Pour ce qui est des soins dentaires, seulement 63 % des personnes âgées de 15 ans ou plus ont déclaré avoir consulté un dentiste au cours des douze derniers mois, en moyenne, dans 27 pays de l’OCDE (Graphique 5.6). Cette situation s’explique en partie par la conception des prestations d’assurance : dans de nombreux pays de l’OCDE, les régimes publics prennent beaucoup moins bien en charge les soins dentaires que les soins hospitaliers ou les consultations médicales (voir l’indicateur « Étendue de la couverture de santé »). Globalement, l’accès aux soins dentaires est compris entre 41 % de personnes qui consultent un dentiste aux États‑Unis et 93 % en Irlande. Les disparités socioéconomiques sont importantes : on observe en moyenne, pour les consultations, un écart de près de 20 points de pourcentage entre les catégories à revenu élevé et celles à revenu faible (respectivement 72 % et 54 %). Les inégalités sont le plus marquées au Canada, au Portugal et aux États-Unis (plus de 30 points de pourcentage), mais presque inexistantes en Irlande.
Les examens de dépistage du cancer sont également plus rares chez les personnes les moins aisées et ce, malgré le fait que la plupart des pays de l’OCDE proposent des programmes de dépistage gratuits. Par exemple, en moyenne, 79 % des femmes appartenant à la catégorie des hauts revenus ont subi un frottis cervical (test de Papanicolaou) pour le dépistage du cancer du col de l’utérus, contre 65 % de celles appartenant au quintile de revenu le plus faible (Graphique 5.7). Les personnes les plus fortunées bénéficient également d’un meilleur accès au dépistage du cancer du sein et du cancer colorectal, bien que les inégalités soient moins marquées que pour le cancer du col de l’utérus. Le taux de dépistage de ce dernier est particulièrement faible chez les personnes se situant au bas de l’échelle des revenus en Suède et en Norvège (plus de 30 points de pourcentage d’écart entre les quintiles de revenu), mais relativement uniforme en Irlande, au Chili et en Islande. Dans l’ensemble, le taux de dépistage du cancer du col de l’utérus va d’un peu moins de 50 % aux Pays-Bas, à plus de 85 % en République tchèque et en Autriche. Les dépistages concernent les femmes âgées de 20 à 69 ans, et sont effectués tous les trois ans. Il convient de signaler que certains pays (les Pays-Bas, par exemple) ont fait le choix de dépistages plus espacés et pour une tranche d’âge plus restreinte. Il s’ensuit que les taux de dépistage peuvent être plus faibles, sans que les résultats soient nécessairement plus mauvais. Les pays proposant des programmes nationaux de dépistage systématique offrent un accès plus uniforme que les pays où le dépistage se fait de manière plus ponctuelle (Palencia, 2010[2]).
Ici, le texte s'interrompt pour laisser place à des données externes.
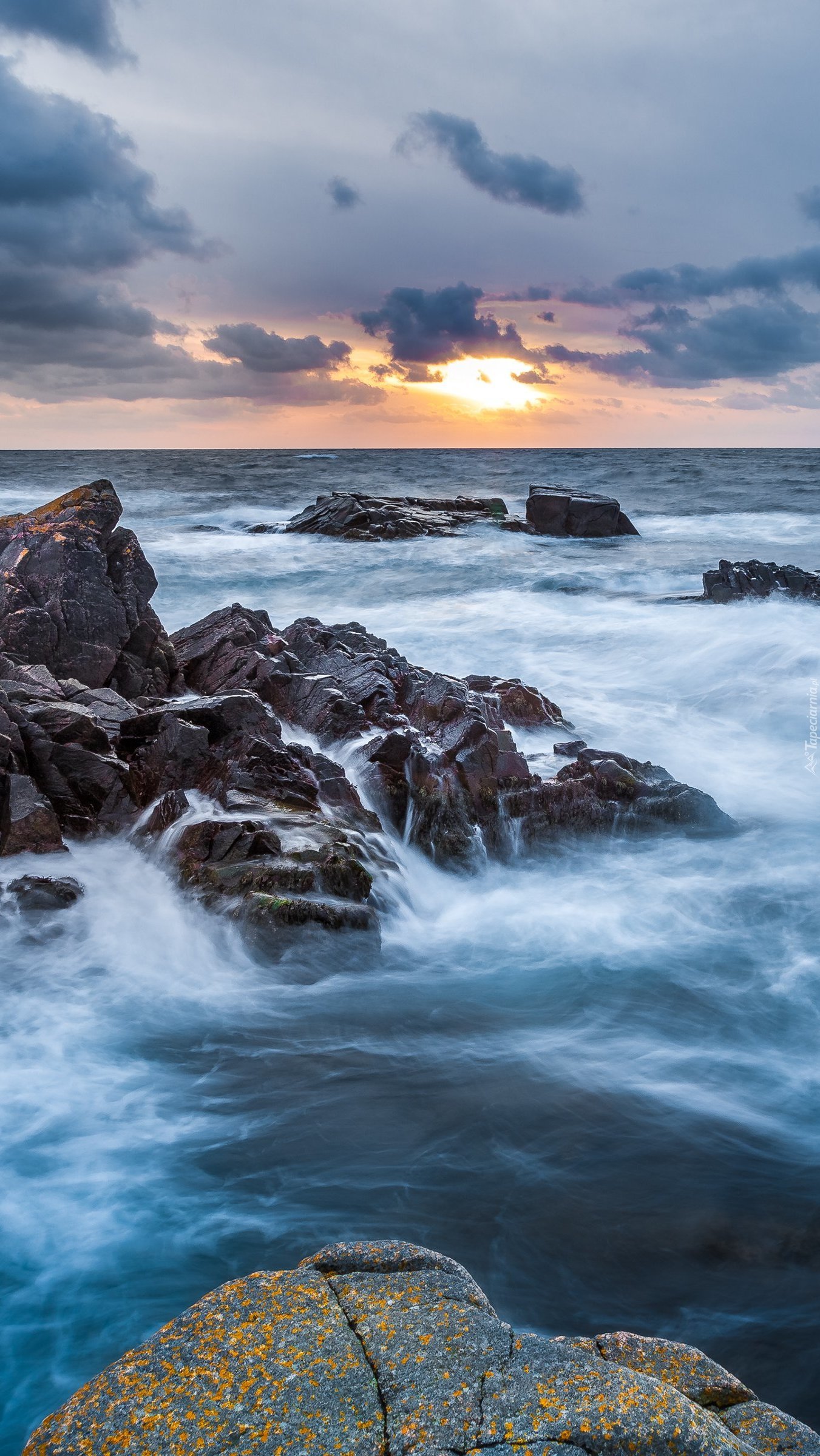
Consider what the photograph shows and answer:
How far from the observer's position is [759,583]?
1975 cm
Ces difficultés d’accès aux services de santé, en particulier pour les plus démunis, se posent alors même que la plupart des pays de l’OCDE ont mis en place une couverture universelle ou quasi universelle pour un ensemble de services de base (voir l’indicateur « Population bénéficiant d’une couverture de santé »). Cette situation s’explique en partie par la participation substantielle des patients aux frais, l’exclusion de certains services des ensembles de prestations prises en charge, ou le rationnement implicite des services. L’absence de culture sanitaire suffisante, les stratégies de communication imparfaites et la mauvaise qualité des soins y contribuent également.